Congratulations to Associate Professor Simon Ryan, who last month marked 25 years working at ACU.
Associate Professor Simon Ryan began working at ACU in 1993, commencing as an Associate Lecturer in Literature in the School of Arts in Queensland.
Simon began with a blank slate in Literature and has helped to build the discipline into the most popular major within the School of Arts. He has written over twenty units over the 25 years of his career, covering almost all aspects of the discipline of Literature.
Simon is also the author of The Cartographic Eye: How Explorers Saw Australia, which was published by Cambridge University Press in 1996.
The book was widely distributed, has been used as part of numerous university courses and was short-listed for the New South Wales Premier’s Literary Awards. His other research has included an edited collection, The Body in the Library, and numerous articles on travel writing, Australian literature and issues in national identity. His most recent article concerned the popular Australian author Ion Idriess and how his book, Lasseter’s Last Ride, mythologized the mysterious figure of Harold Lasseter who perished searching for gold in central Australia.
Simon is also interested in the role of metacognition, contextual knowledge and literary analysis. Publications stemming from his 2011 Research Masters in Higher Education considered the role of background knowledge in literary analysis and how a strategy of generating elaborative (or ‘why’) questions might assist readers whose contextual knowledge was variable. Simon has a strong belief that excellent teaching needs to be girded by research into disciplinary areas or educational strategies.
In recognition of his efforts in teaching and learning, Simon has received the ACU Excellence in Teaching Award, ACU Citation for Outstanding Contribution to Student Learning and an international Award for Innovative Excellence in Teaching, Learning and Technology.
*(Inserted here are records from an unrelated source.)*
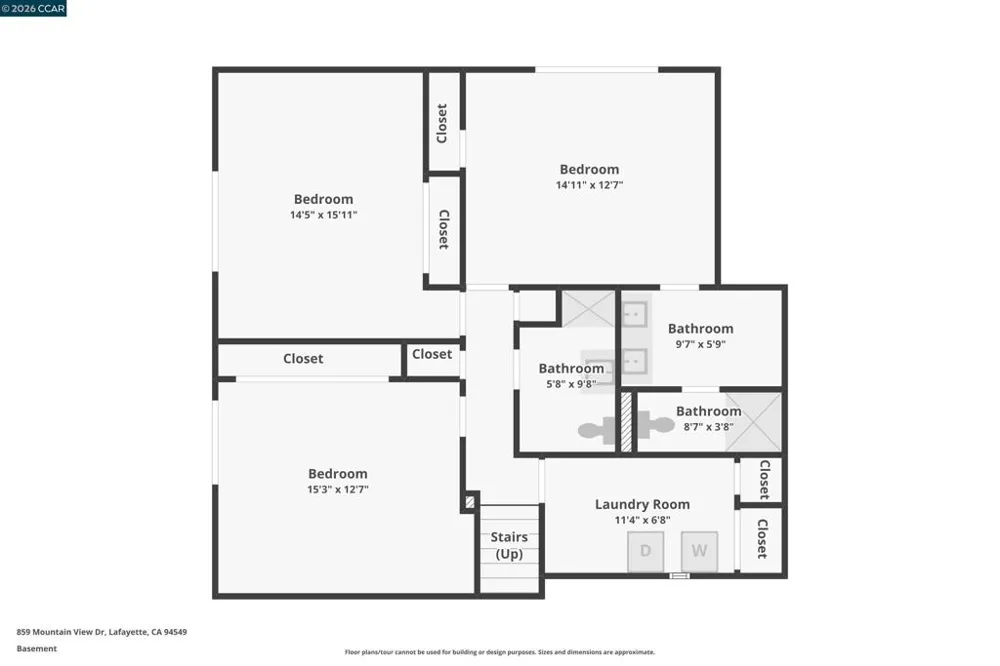 859 Mountain View Dr Lafayette, CA 94549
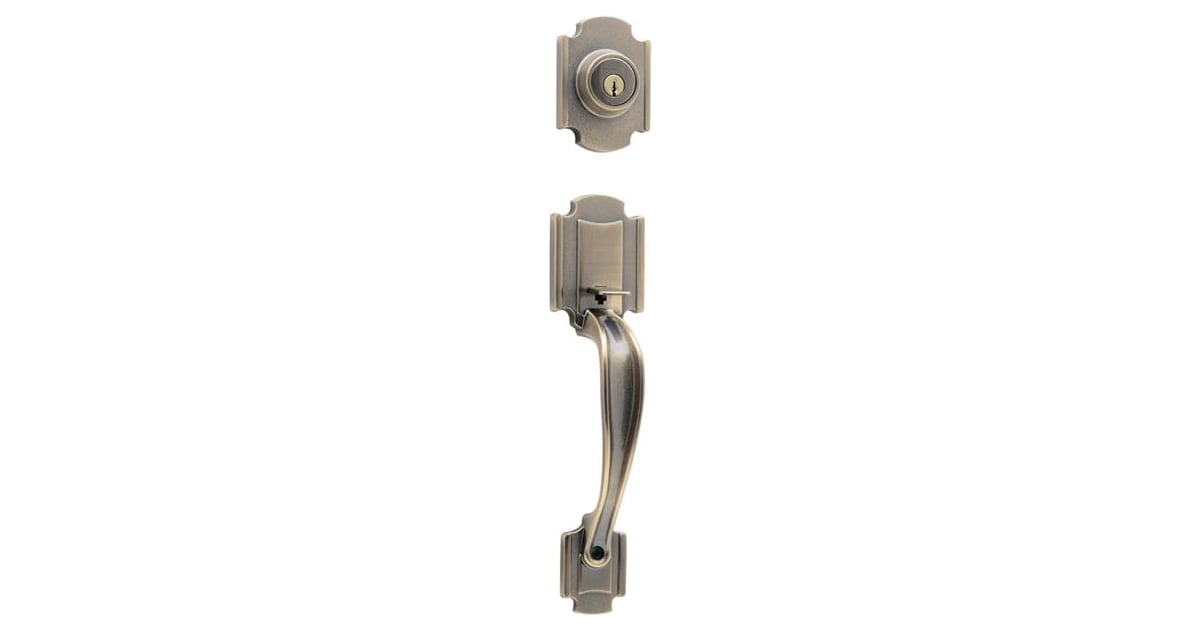 Kwikset 689FNLIP5 Security Series Farmington Double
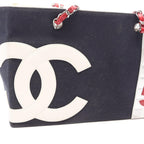 CHANEL No.5 Chocolate Bar · Canvas Leather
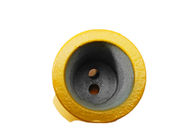 Tagliente del bottone della roccia della lega del acciaio al carbonio pezzi di martello pneumatico del carburo da 11 grado 38mm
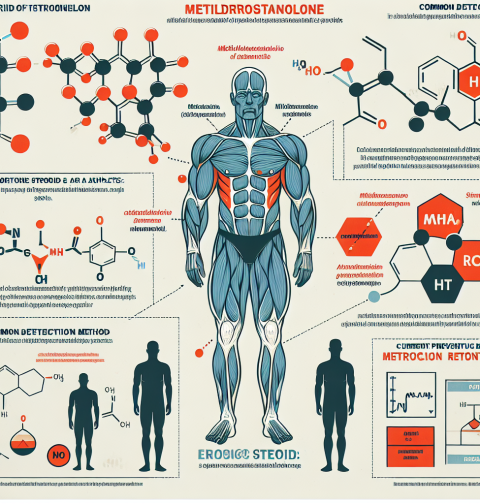 The use of metildrostanolone as doping in sports: counteraction strategies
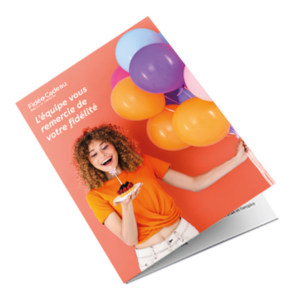 brochure de communication totalement personnalisable.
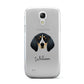 Bluetick Coonhound Personalised Samsung Galaxy S4 Mini Case
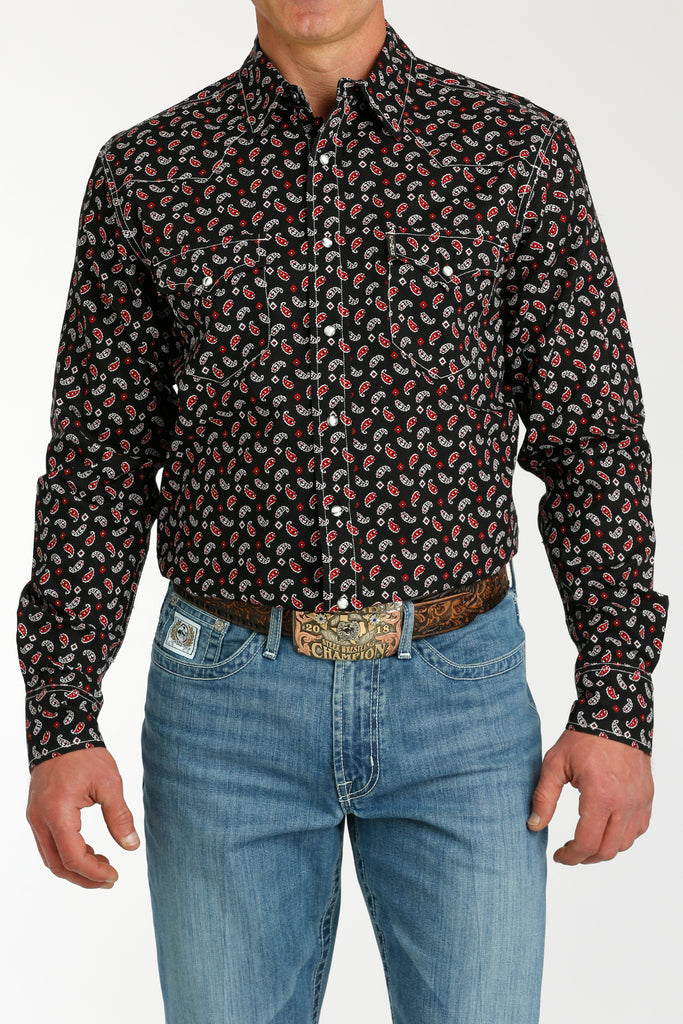 Men's Cinch Modern Fit Snap Front Shirt #MTW1303077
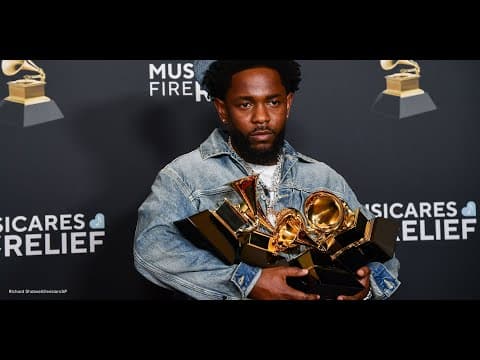 Kendrick Lamar Super Bowl halftime performance all about 'being present'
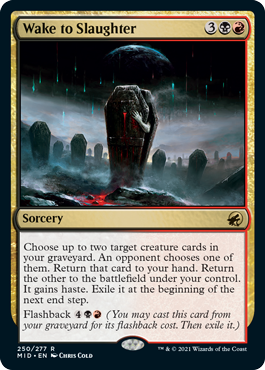 (image for) Wake to Slaughter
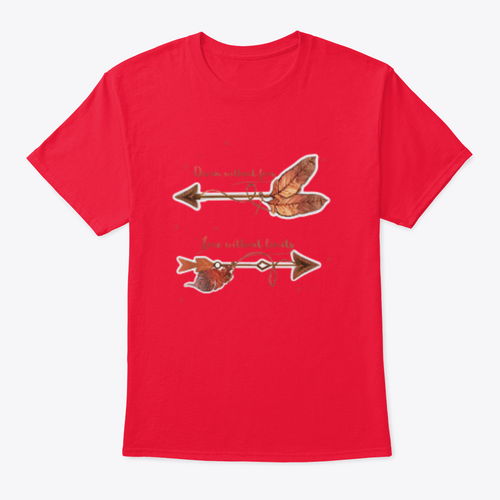 Ethnic Boho Arrows with Feathers T-Shirt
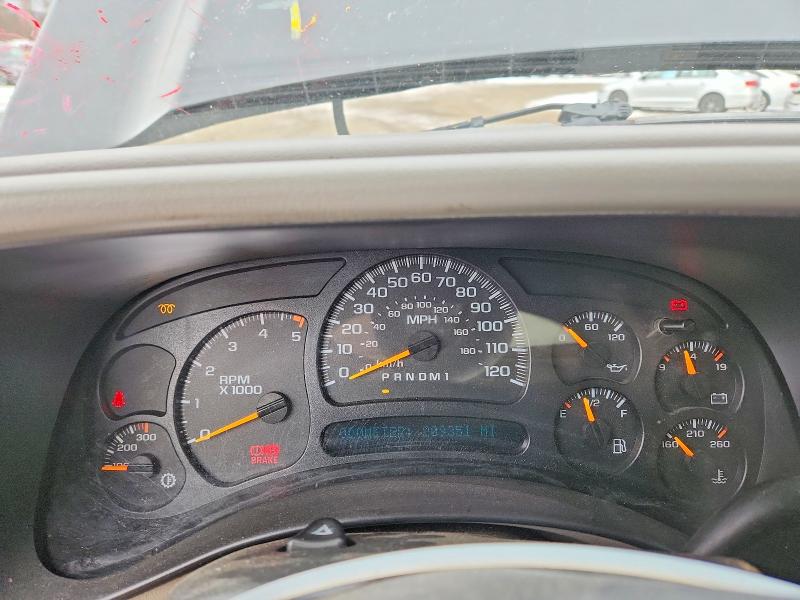 Photo 9 from auction – 2006 CHEVROLET SILVERADO with VIN 1GCJK33D36F254211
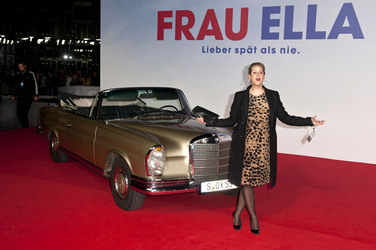 'Frau Ella' Premiere, Berlin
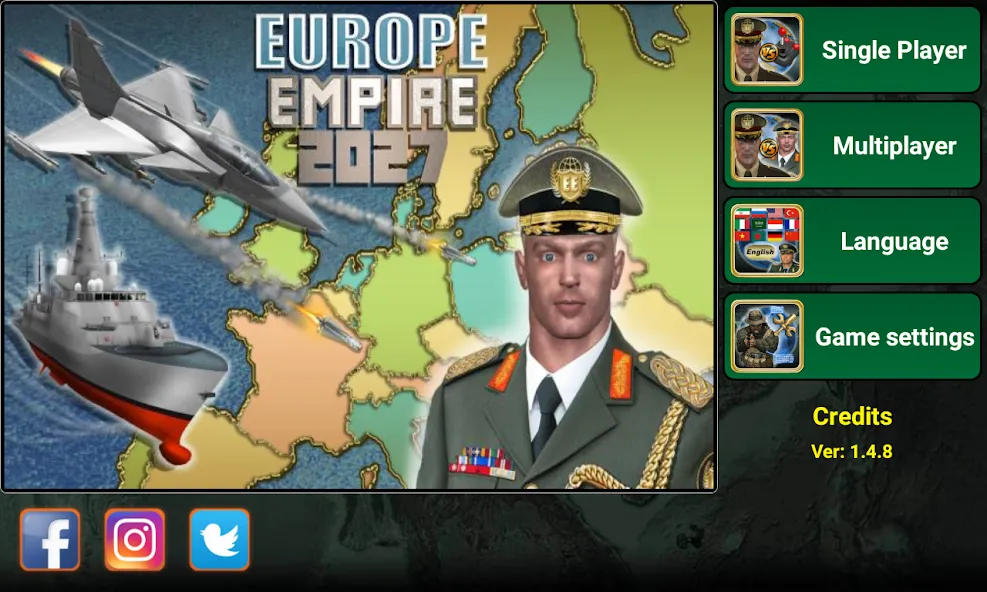 Взломанная Europe Empire  [МОД Меню] — полная версия apk на Андроид screen 1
In 2013 he also received an Office of Learning and Teaching Citation for Outstanding Contribution to Student Learning.
Simon was involved in the development of internet resources for his teaching from an early period. In 2003 he was awarded an ACU grant to create The Academy, a website that would service Literature and Drama. This grew to a site of over four hundred and fifty pages of information about authors, literary works and theory and historical material.
“The University was still relatively new when I arrived. When I went to the job interview I noted that the building had been dedicated only two days before,” Simon said.
The first eleven years of his working life at ACU was spent at the Mitchelton Campus before the University acquired its present Banyo facility.
“Mitchelton was too small for our growing needs but it had its endearing eccentricities. There were frequent sightings of the campus dingo and on more than one occasion a large carpet snake made itself at home just outside the library, which I hope did not discourage research.”
“It has been an honour to work with students over twenty-five years. I am always glad to hear from former students, some of whom have gone into academic positions, many into teaching and others into a variety of places in the workforce.”
Congratulations Simon and thank you for your contributions and service to ACU over the past 25 years.